--- EXCERPTED TEXT Enclosed Below ---
Rationalist Philosophy and Wounded Women

Cogito, ergo sum. René Descartes famously claims after meditating on the certainty of human knowledge. Upholding the rational, thinking self, Descartes pioneers modern rationalist philosophy which believes that reason is the most effective, if not the only method of acquiring knowledge. I confess that reason, with its promise of universality and objectivity, enticed me into studying philosophy in university. But as I encounter more complex situations in life, I increasingly find reason incapable of representing reality and guiding my moral decisions. Reason seems to detach me from everyday life and trivialise ambivalent moral situations that do not immediately make logical sense. I have been internally conflicted regarding rationalist philosophy and the superiority of reason in everyday life. Recent classroom and out-of-classroom experiences also propel me to reflect on the limit of reason and what reason cannot explain. In this post, I reflect on what lies beyond reason and how to adequately access a moral situation.
--- End of Enclosed EXCERPTED TEXT ---
--- LISTED RECORDS Enclosed Below ---
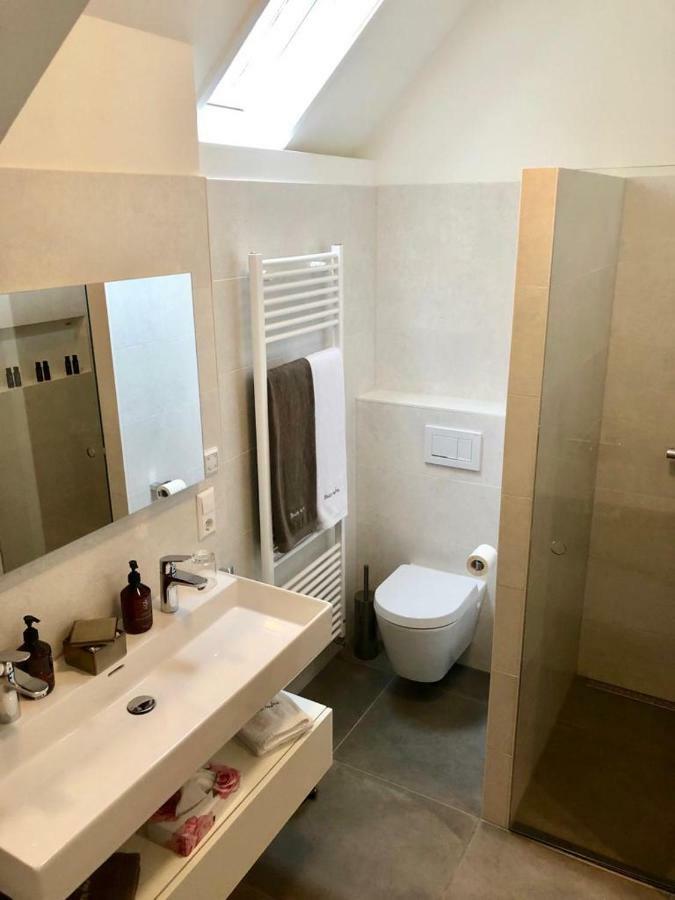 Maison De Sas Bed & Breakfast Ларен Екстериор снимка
--- End of Enclosed LISTED RECORDS ---
--- LISTED RECORDS Enclosed Below ---
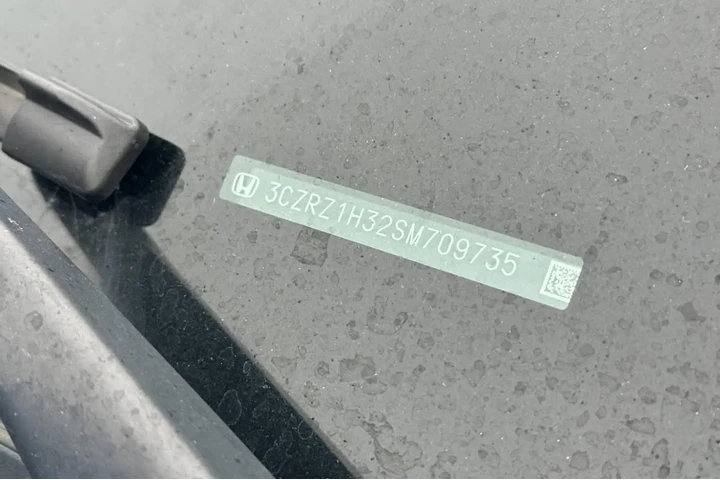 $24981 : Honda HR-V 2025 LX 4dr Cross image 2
--- End of Enclosed LISTED RECORDS ---
INSTRUCTIONS
• a. Do these statements agree with the post on rationalist philosophy? (i) The writer was drawn to study philosophy by reason's promise of universality and objectivity. (ii) As life grows more complex, the writer finds reason more dependable for guiding moral decisions. (iii) Only classroom experiences have led the writer to reflect on the limit of reason. For each, answer yes or no and quote the deciding words from the post.
• b. Please carry the post on rationalist philosophy forward from its last sentence.

EXPECTED OUTPUTS
• a.
(i) Yes: "reason, with its promise of universality and objectivity, enticed me into studying philosophy in university"
(ii) No: "I increasingly find reason incapable of representing reality and guiding my moral decisions"
(iii) No: "Recent classroom and out-of-classroom experiences also propel me to reflect on the limit of reason"

• b.
My internal conflict reached its peak during a class on animal ethics. When the South African writer J.M. Coetzee was invited to give a lecture on the topic at Princeton University in 1997, he presented a fictional story. It is about a female writer who, just like Coetzee, is invited to lecture on animal ethics in a renowned American university, in front of professional philosophers. Instead of limiting the discussion to the ethics of meat consumption, the protagonist challenges whether reason is sufficient to establish the superiority of humans. Debunking Cartesian rationalism, she argues that reason was a vast tautology and a manifestation of human arrogance. She proposes a more radical egalitarianism emphasising embodied compassion towards animals. She even compares animal factory farms to concentration camps during the Holocaust. The fictional lecture is not well-received; most noticeably, her opinions are dismissed by her fictional daughter-in-law, a professional philosopher of mind, as “shallow relativism that impresses freshmen”.

 

Fig.1 Snapshots of J.M. Coetzee’s Fictional Lecture and Cora Diamond’s Response (Highlights Mine)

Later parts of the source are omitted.